— PROVIDED MATERIAL —

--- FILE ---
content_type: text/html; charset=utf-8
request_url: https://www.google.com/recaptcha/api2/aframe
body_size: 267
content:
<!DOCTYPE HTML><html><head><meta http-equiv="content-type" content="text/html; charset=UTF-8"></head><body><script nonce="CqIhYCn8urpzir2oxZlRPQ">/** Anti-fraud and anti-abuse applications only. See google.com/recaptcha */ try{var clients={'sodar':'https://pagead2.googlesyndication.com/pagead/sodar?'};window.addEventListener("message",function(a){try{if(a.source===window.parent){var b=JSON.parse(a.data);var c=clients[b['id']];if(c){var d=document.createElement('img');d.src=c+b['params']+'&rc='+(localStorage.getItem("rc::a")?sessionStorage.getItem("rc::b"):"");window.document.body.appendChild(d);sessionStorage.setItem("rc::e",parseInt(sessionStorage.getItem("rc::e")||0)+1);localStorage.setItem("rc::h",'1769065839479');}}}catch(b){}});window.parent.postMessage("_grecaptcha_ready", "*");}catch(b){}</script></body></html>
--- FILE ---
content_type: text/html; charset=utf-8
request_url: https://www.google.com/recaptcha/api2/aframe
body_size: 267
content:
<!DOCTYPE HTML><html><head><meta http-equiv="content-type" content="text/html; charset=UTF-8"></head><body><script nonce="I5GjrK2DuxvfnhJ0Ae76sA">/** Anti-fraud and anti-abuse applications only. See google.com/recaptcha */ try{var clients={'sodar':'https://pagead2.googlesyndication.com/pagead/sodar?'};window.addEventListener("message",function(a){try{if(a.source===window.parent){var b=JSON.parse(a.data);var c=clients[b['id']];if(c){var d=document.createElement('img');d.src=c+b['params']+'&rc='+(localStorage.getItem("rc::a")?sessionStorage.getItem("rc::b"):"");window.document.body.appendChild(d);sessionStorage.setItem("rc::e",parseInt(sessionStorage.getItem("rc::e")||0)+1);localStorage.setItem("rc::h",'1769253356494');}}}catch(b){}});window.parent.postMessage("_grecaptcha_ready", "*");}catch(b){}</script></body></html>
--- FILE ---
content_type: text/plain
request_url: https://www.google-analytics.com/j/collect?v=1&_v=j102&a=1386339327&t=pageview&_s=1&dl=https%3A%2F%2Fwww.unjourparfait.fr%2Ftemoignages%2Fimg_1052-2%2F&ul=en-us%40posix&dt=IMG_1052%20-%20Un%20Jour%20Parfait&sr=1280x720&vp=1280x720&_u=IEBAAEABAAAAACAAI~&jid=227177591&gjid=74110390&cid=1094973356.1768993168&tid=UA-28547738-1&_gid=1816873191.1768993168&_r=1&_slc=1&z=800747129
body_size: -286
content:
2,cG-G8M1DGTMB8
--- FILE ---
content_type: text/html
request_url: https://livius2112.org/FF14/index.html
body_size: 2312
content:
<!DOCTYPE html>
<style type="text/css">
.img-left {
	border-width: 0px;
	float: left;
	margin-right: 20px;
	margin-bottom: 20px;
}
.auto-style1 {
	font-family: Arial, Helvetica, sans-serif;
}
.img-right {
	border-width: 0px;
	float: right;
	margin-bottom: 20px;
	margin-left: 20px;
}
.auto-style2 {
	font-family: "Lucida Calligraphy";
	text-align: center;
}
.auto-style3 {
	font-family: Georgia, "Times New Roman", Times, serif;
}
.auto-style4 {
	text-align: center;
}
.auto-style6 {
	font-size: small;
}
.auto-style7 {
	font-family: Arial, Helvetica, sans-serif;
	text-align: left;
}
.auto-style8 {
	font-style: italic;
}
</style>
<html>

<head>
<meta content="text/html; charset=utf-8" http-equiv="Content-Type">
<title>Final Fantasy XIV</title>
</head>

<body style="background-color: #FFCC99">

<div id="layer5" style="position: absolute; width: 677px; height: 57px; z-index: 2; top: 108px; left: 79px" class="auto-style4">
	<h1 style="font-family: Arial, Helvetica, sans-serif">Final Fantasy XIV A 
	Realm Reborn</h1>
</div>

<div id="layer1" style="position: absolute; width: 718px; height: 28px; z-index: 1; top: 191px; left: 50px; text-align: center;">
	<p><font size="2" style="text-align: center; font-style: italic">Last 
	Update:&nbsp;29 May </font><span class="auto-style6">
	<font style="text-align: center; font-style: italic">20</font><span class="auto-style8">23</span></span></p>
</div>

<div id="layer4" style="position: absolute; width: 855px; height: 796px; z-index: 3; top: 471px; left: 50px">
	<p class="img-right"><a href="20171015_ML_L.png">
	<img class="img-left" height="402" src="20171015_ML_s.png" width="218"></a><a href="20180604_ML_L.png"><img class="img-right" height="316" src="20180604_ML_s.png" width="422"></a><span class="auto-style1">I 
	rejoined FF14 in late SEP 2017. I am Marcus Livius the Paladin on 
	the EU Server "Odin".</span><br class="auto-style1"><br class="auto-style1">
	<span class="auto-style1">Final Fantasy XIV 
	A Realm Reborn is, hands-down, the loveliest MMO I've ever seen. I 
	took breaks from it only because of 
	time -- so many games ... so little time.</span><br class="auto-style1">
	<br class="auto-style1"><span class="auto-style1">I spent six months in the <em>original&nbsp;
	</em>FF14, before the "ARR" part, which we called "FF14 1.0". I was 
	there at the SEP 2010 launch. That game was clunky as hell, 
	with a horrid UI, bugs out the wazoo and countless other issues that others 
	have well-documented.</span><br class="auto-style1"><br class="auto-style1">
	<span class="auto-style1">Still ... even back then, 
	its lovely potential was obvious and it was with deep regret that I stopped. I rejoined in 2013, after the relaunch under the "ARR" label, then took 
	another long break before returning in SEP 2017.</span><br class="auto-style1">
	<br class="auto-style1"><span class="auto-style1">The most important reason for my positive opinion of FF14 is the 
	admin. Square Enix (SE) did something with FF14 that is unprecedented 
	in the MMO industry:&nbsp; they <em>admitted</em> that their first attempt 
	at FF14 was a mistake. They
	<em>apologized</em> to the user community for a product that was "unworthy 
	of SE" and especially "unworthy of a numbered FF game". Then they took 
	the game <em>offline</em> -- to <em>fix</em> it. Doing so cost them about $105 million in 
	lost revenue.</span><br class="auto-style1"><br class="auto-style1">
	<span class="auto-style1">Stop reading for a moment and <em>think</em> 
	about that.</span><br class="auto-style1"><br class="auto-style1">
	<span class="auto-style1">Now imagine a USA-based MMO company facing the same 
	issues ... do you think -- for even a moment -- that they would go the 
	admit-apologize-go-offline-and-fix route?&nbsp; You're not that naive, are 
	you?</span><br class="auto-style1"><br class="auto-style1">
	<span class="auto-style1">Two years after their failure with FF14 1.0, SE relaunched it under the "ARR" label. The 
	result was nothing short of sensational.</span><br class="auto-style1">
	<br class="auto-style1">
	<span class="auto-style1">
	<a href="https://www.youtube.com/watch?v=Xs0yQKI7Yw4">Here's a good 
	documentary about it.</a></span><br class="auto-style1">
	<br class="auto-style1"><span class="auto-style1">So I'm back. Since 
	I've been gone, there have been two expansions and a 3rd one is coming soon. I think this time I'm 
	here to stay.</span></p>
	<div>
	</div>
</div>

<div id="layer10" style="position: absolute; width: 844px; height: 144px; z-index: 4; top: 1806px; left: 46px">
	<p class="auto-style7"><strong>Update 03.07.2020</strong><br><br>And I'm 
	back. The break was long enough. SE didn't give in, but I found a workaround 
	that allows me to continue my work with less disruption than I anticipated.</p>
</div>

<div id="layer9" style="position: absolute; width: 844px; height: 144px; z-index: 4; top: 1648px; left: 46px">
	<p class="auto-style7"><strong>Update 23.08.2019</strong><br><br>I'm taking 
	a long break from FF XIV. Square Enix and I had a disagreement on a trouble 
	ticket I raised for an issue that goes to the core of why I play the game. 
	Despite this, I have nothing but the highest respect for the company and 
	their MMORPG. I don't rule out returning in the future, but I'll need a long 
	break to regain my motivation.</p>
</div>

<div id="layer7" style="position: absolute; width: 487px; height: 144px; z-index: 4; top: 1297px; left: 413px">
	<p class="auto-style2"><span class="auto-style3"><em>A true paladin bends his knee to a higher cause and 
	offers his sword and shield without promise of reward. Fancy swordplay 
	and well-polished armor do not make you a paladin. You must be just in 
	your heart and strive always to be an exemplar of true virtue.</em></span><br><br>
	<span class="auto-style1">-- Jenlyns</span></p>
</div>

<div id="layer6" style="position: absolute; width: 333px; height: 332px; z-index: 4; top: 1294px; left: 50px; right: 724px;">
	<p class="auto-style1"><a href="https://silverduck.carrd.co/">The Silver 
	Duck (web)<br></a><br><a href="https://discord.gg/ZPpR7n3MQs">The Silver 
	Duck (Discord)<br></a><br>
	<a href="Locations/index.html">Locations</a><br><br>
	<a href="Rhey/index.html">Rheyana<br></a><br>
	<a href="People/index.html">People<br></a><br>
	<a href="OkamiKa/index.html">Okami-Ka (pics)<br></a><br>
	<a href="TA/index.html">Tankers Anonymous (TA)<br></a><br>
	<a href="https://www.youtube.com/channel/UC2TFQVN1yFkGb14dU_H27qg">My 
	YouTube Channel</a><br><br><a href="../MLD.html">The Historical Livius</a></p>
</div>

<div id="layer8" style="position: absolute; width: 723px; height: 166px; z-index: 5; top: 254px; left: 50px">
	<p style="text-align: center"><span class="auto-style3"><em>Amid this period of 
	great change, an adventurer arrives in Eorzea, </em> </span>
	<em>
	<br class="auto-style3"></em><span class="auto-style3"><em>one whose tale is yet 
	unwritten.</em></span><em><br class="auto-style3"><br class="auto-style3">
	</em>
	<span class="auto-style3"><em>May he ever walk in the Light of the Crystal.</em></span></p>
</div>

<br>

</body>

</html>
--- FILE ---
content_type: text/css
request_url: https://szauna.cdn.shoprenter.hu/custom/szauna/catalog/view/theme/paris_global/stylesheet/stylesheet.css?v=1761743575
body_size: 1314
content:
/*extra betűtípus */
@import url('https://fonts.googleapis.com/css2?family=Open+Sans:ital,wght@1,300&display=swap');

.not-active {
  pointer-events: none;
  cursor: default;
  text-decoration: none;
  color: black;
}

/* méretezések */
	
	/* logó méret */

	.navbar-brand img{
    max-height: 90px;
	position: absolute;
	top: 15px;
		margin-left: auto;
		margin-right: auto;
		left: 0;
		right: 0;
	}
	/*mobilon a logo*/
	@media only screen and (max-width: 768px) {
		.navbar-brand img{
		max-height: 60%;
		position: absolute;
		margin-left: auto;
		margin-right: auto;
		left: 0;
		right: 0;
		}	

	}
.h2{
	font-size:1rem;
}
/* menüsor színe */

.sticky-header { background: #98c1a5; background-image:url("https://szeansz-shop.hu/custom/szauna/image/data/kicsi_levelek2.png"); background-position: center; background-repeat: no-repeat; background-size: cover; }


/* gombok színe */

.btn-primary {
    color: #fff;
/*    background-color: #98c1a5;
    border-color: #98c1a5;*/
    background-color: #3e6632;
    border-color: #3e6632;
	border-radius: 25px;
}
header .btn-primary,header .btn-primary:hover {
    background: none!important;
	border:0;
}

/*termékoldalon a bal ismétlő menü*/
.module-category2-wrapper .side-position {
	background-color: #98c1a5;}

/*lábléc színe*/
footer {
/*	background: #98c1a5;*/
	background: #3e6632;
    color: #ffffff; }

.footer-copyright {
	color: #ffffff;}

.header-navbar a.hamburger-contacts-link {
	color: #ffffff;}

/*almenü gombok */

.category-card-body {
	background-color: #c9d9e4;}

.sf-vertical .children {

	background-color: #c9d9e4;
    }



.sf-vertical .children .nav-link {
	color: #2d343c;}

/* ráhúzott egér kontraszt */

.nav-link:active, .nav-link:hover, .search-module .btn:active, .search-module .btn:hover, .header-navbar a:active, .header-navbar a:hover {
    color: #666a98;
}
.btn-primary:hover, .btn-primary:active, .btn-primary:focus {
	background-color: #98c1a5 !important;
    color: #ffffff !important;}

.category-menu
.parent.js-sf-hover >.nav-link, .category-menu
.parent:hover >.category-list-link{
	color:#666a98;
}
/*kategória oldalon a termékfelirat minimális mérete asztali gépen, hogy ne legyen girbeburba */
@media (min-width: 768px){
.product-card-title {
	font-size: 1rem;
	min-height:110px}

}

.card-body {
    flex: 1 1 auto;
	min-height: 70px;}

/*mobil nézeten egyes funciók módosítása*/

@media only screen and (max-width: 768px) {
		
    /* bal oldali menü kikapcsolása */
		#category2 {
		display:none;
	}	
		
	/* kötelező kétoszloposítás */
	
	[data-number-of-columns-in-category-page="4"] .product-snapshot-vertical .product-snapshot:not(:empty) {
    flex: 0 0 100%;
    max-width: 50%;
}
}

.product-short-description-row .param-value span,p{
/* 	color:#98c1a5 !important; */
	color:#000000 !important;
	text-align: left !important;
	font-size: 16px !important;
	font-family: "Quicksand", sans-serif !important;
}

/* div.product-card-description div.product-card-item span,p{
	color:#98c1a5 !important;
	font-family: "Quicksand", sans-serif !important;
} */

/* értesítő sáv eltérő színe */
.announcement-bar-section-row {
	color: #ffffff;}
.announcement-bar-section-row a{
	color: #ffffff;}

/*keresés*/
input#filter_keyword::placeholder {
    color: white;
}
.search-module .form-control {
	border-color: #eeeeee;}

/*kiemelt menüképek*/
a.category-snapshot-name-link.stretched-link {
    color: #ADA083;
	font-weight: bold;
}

— GOAL OF THE EXERCISE —
The lines you need are those holding the word "under"; copy each of them from the material above.

— RESPONSE TO THE TASK —
	its lovely potential was obvious and it was with deep regret that I stopped. I rejoined in 2013, after the relaunch under the "ARR" label, then took 
	<span class="auto-style1">Two years after their failure with FF14 1.0, SE relaunched it under the "ARR" label. The 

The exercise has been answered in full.